Designers persuade, inform and delight through visual means. Today’s designers also offer guidance to sophisticated clients and develop design strategies and tactical approaches to meet a spectrum of needs and challenges across business, social, and cultural territories. Through a mixture of training and experience in visual communications design, the program develops students’ creative ingenuity and problem-solving capabilities, while expanding technical and visual skill sets across industry-relevant media, materials, and environments. Students strive to develop strong, individualized portfolios that demonstrate risk-taking and inventiveness in form and concept.
The curriculum incorporates experience in the following areas:
- communication design
- corporate identity / branding
- editorial design
- motion design
- environmental graphic design
- information design
- packaging design
- design for web and mobile environments
At the heart of the visual communications design program is a laboratory-like studio setting—where an active community, informal peer-interaction, and opportunities for collaborative output help inform students’ preparation for professional practice. A small program within a large university, students receive individualized attention from design faculty and access to a growing K-State alumni network, within the context of broader resources and opportunities found at a large academic research institution.
Because designers are increasingly called-upon to communicate and collaborate across a diverse range of cultures, markets, and industries, students are also encouraged to enhance their intellectual, creative, and conceptual problem-solving capabilities through study in areas such as writing, business, art and art history, economics, philosophy, marketing, architecture, ethics, history, and sociology, for example.
Students at the senior level are usually allocated permanent studio space in Willard Hall, the campus hub for art, art history and graphic design. Located near the center of campus and adjacent to the university’s main research library, Willard is also home to the Mark A. Chapman Gallery and an annual visiting artist program that brings to campus noted artists and designers, art historians and art critics each semester.
In addition, students have access to the university’s library collections and Media Development Center for lab use, equipment checkout, and technical support.

Dataset excerpts —
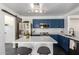 Stylish kitchen with stainless appliances, a barn door, an island with counter seating at 11359 E Elena Ave, Mesa, AZ 85208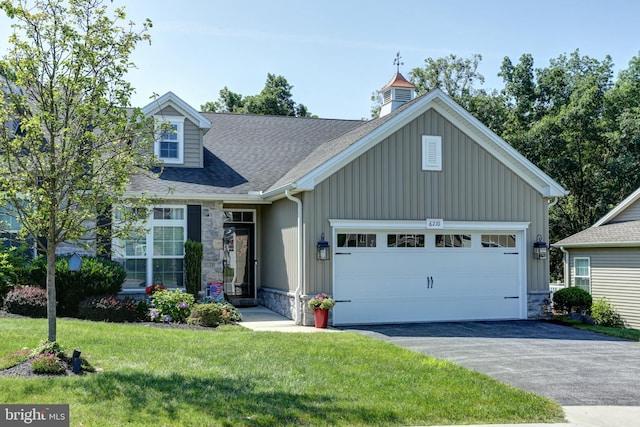 6210 Thornhill Ln, Mechanicsburg, PA 17050 - view of front of house with stone siding, a shingled roof, a garage, a front lawn, and driveway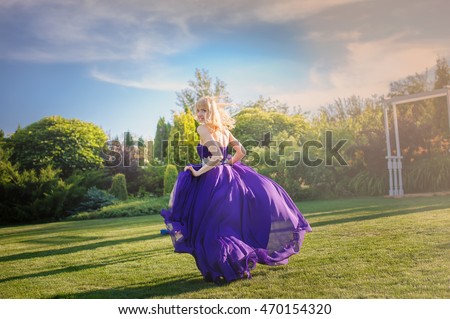 Blonde gorgeous woman in long purple luxurious dress posing in garden. Dress fluttering on wind.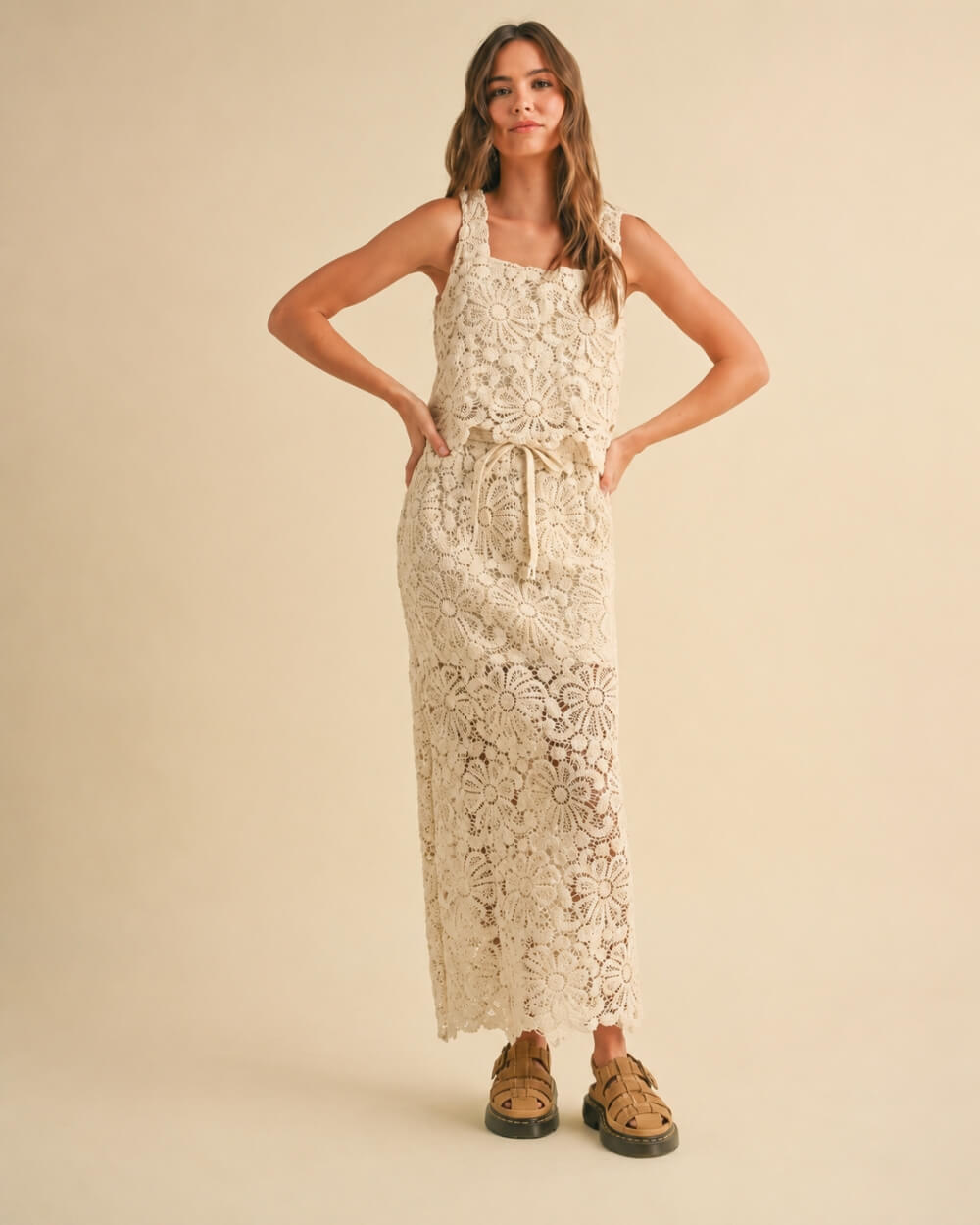 Crochet Knitted Skirt featuring a sleeveless layered silhouette with intricate floral crochet patterns and an adjustable drawstring waist, styled with woven buckle sandals in a full front standing pose against a soft neutral studio backdrop, highlighting relaxed texture and flowing movement.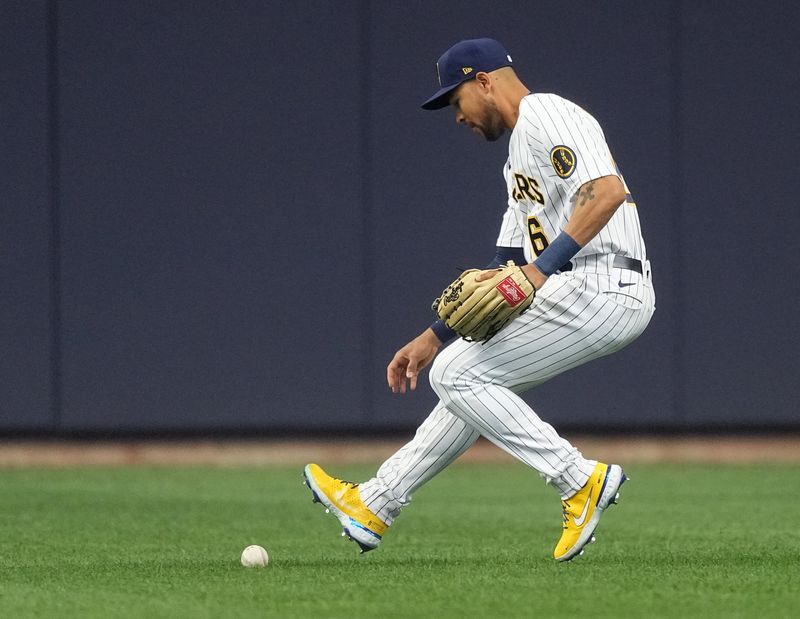 Apr 23, 2023; Milwaukee, Wisconsin, USA; Milwaukee Brewers center fielder Blake Perkins (16) commits a fielding error during the first inning of their game against the Boston Red Sox at American Family Field. Mandatory Credit: Mark Hoffman-USA TODAY Sports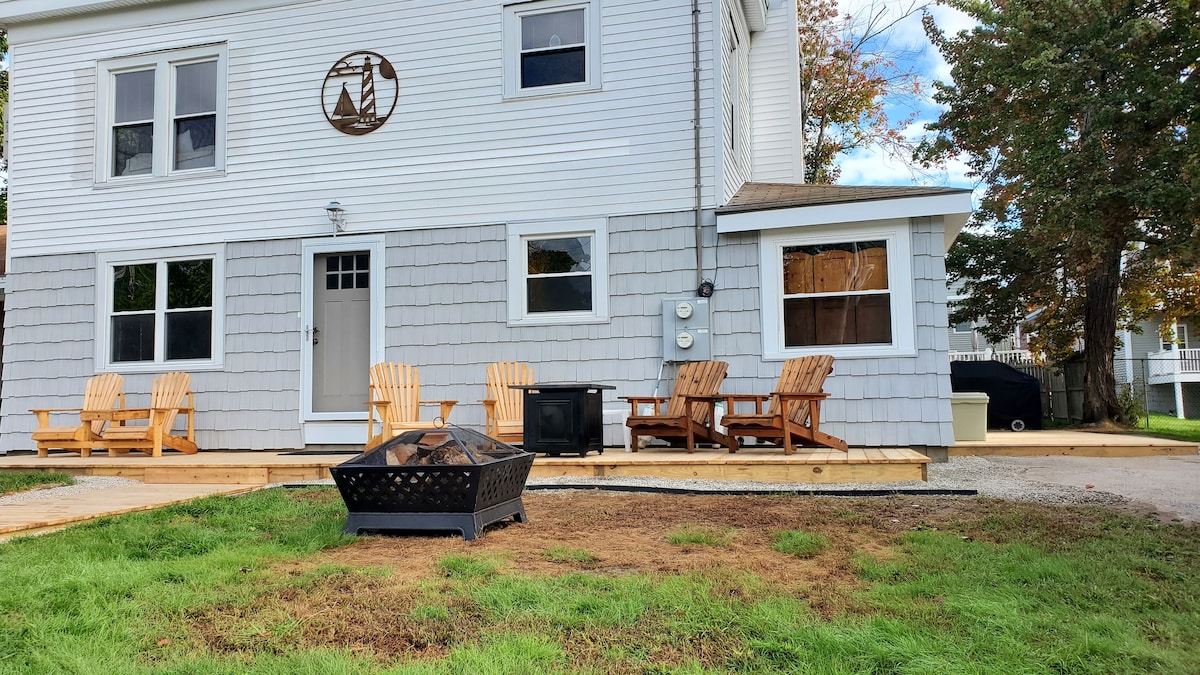 An outdoor patio area is presented with several wooden seating options arranged around a fire pit. The light-colored siding of the house features multiple windows, allowing natural light to enhance the welcoming space.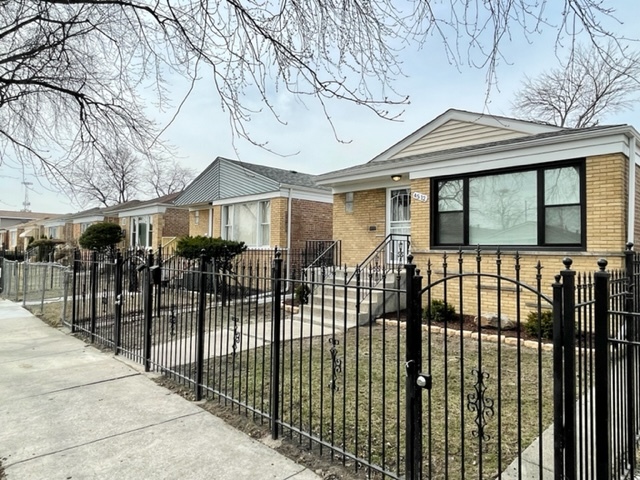 4512 South Laporte Avenue Chicago, IL 60638 - Photo 2 of 3 a front view of a house with a glass door
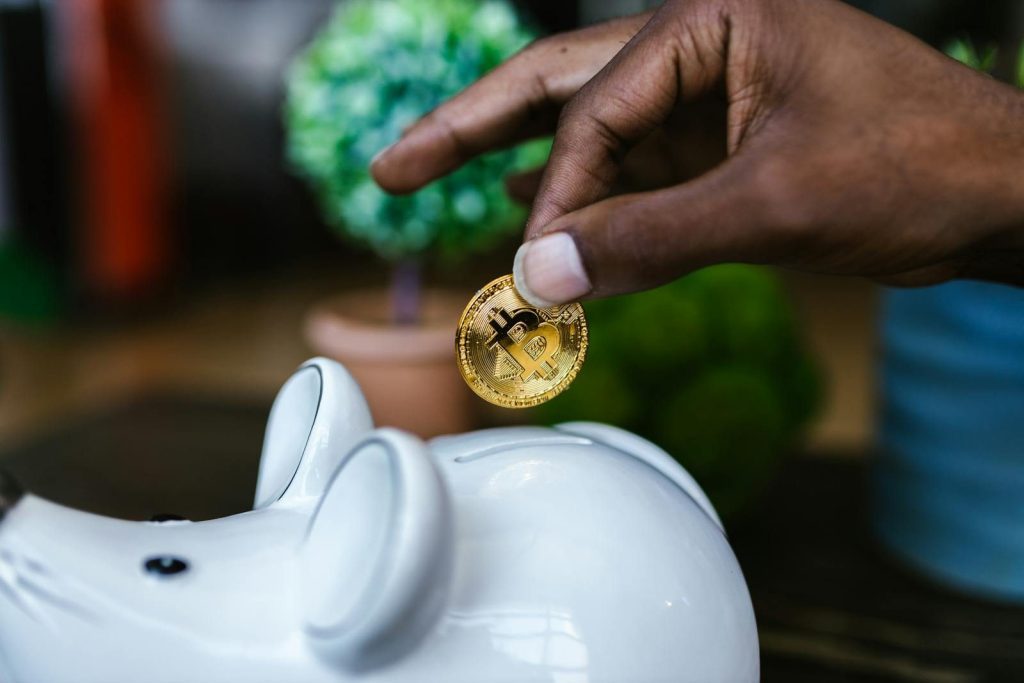 A close-up of a hand placing a bitcoin into a white piggy bank, symbolizing investment and savings.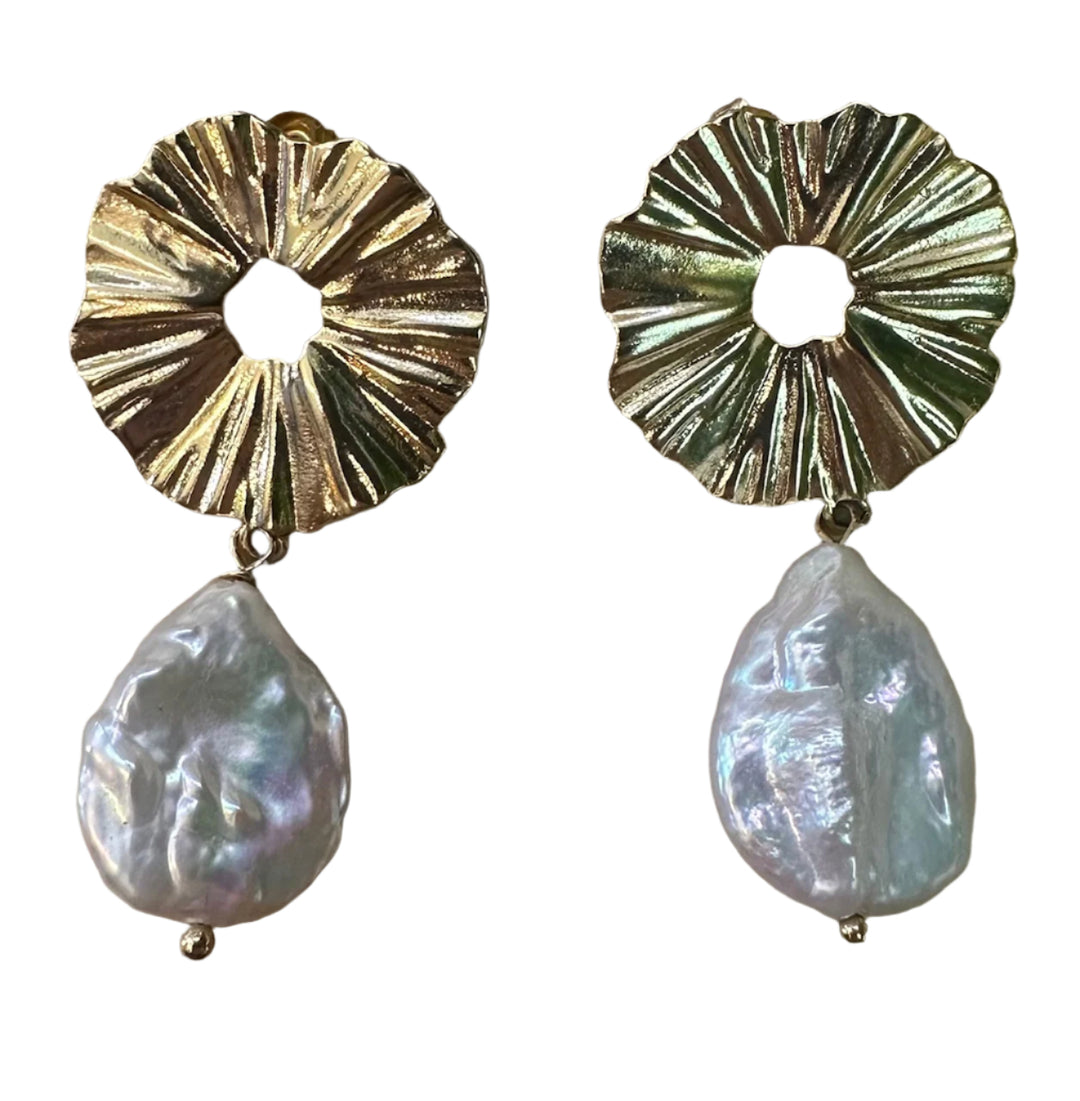 The Dolce Earrings by Aria V feature textured 16k gold-toned circular tops paired with dangling, irregular baroque freshwater pearls.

Work request 1 — According to the design program text, where are senior-level students usually given permanent studio space?
Work request 2 — Go on with the design program text from the point where it stops.
The items have no connection to the design program text.

Written response 1 — Willard Hall

Written response 2 —
AIGA Student Group
Our local AIGA student group is very active, often traveling to national conferences or events, arranging studio tours, bringing in influential contemporary designers, and informing majors of networking, event, internship and job opportunities. (AIGA is the largest professional organization of designers in the United States, and provides a broad range of information, experiences and networking opportunities for both up-and-coming and established designers).
Students are expected to seek out and complete a professional internship experience between the Junior and Senior year. Most summer internship applications are due in the early Spring. Internships are an integral part of the undergraduate educational experience, not least in providing further networking opportunities and helping to enhance resumes and portfolios. Certain internships can be used for art-elective credits (see faculty for procedures and details).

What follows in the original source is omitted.